On the other hand, he underlined how naturals are, on average, more expensive than synthetic substances. “Therefore, you can assume that consumers without money troubles might purchase more natural brands, [whereas] others might still prefer cheaper products containing synthetic substances,” he wrote.
Safety Shift, Product Storage and Touchless Beauty
Caren Dres-Hajeski, business unit director of personal care, and Rishabh Shah, director of technical services, both for Acme-Hardesty, observed, “Naturals have been of interest in the beauty industry for decades, [whereas] ‘clean’ beauty has gained much more traction in the beauty business in recent years. It was a trend that really started as ‘naturals’ and evolved into a ‘safety-first’ trend.” They added that the “clean” beauty trend is what made synthetics acceptable.
“With the effects of COVID-19 taking a stronghold over the world, we will now see an even greater push into the realm of ‘clean’ beauty,” they wrote. “Safe and reliable ingredients with better transparency, a better environmental footprint, longer shelf lives and touchless beauty will gain ground.”
Samuel Lin, Ph.D., managing director of Applechem, Inc., also sees a shift toward safety. “The pandemic has definitely impacted the demand for naturals, with a distinct shift toward ingredients that can demonstrate strong functionality with an extended track record for safety,” he wrote. “Consumers want ingredients that work and are likely less resistant to synthetics that can help promote cleanliness, safety and protection.”

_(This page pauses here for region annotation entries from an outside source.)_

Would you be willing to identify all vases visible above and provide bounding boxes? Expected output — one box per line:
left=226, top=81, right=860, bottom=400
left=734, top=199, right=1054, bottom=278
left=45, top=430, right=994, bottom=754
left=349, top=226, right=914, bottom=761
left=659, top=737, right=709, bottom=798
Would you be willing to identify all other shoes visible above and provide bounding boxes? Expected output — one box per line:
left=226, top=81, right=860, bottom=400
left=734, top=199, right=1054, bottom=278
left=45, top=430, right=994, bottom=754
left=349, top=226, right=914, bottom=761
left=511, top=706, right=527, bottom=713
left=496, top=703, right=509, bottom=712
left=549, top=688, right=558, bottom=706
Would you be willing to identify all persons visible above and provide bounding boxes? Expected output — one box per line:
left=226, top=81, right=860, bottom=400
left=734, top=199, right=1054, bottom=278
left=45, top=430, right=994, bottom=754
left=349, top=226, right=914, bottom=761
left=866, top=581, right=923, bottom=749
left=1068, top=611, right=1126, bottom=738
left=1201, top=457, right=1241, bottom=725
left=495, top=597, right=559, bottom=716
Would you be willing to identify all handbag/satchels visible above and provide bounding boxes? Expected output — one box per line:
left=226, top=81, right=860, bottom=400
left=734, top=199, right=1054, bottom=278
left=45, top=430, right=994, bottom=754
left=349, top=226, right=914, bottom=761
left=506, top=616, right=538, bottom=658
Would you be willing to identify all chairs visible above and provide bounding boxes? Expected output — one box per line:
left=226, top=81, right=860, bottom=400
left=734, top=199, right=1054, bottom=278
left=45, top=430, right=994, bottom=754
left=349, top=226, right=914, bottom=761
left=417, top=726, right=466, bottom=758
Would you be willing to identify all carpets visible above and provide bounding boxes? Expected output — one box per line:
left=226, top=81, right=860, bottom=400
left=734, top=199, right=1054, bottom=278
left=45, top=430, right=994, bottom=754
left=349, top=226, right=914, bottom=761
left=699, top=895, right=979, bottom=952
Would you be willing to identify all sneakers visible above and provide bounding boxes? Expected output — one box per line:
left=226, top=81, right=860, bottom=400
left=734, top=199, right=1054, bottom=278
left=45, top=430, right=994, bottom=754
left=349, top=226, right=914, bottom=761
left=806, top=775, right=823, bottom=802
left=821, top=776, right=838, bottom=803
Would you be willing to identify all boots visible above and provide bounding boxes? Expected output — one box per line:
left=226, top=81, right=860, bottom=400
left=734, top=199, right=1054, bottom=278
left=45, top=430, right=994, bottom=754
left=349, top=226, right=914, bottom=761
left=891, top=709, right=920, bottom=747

Safety is also at forefront in Jakob Bredsguard’s, president of Biosynthetic Food, Drug and Personal Care, view. “COVID-19 has sparked a global focus on safety and brought with it a high level of uncertainty,” he noted. “The products we develop need to be safe, effective and store well in these uncertain times. In this market, the safety and effectiveness of a ‘clean’ beauty products is more important than the use of all-natural ingredients.” He added that safe synthetics store better than naturals, and also provide “clean” beauty opportunities to expand market share as consumers look for safe solutions to current problems.
‘Clean’ as a Given, ‘No-no’ Ingredients, Skin Repair and Shelf Life
Regarding future direction for the naturals market, Yvon believes “clean” will rise to the challenge. “The situation with COVID-19 will be seen as the ‘new normal’ for today and for years to come. ‘Clean’ beauty, defined primarily as product safety, will be scrutinized even more carefully. COVID-19 is a catalyst for ‘clean’ beauty—which is predicted by 2030 to become simply the ‘beauty industry,’ [according to Mintel].” In other words, it will become a given that beauty products are “clean.”